___ EXERCISE DATA ___
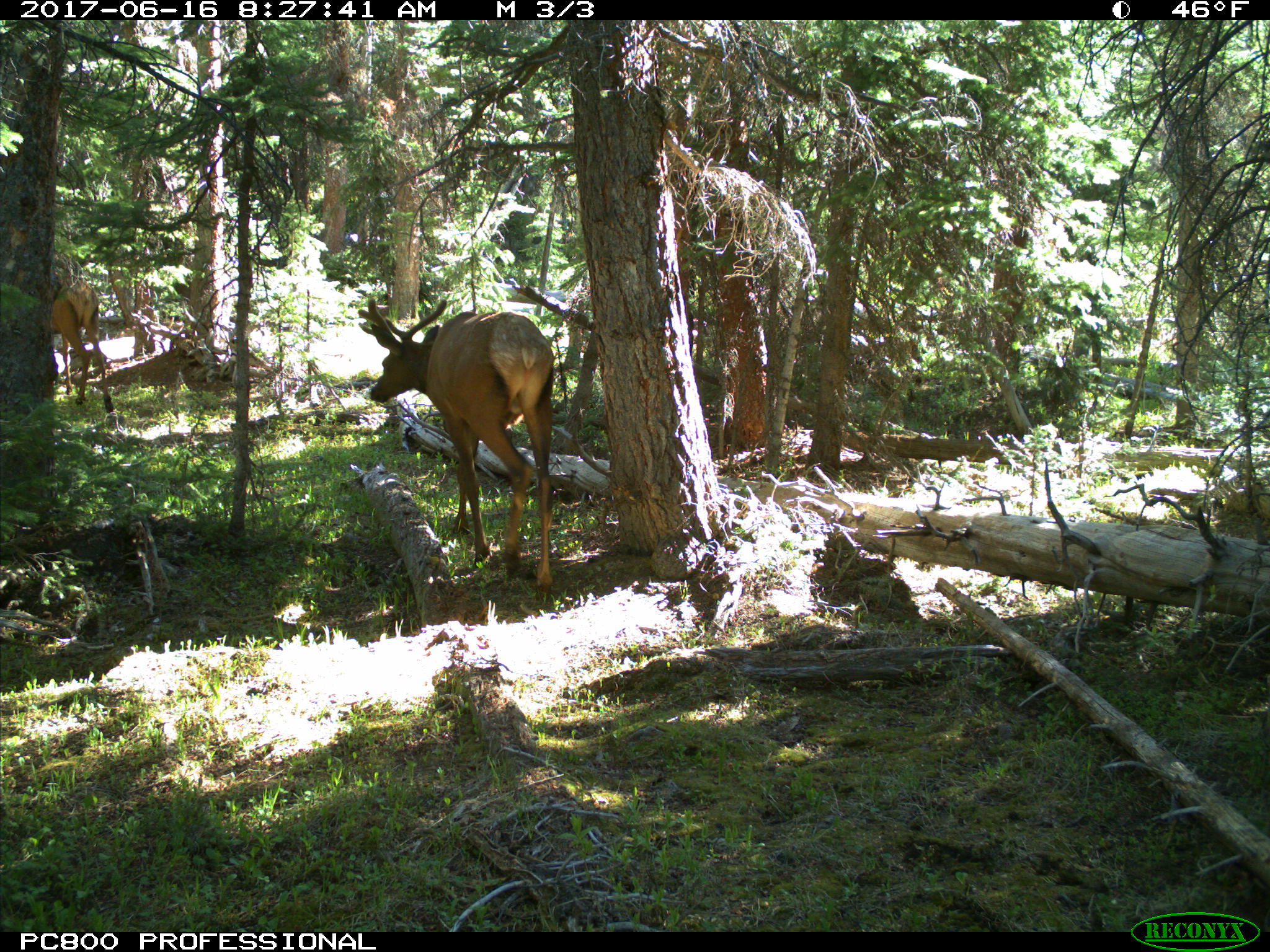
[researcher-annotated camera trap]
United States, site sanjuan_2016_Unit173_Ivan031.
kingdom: Animalia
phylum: Chordata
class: Mammalia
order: Artiodactyla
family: Cervidae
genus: Cervus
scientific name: Cervus elaphus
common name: red deer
___
YOUR INSTRUCTIONS =>
Copy out exactly the lines from the one containing "class: Mammalia" through the last line above, keeping both end lines.

EXERCISE SOLUTION =>
class: Mammalia
order: Artiodactyla
family: Cervidae
genus: Cervus
scientific name: Cervus elaphus
common name: red deer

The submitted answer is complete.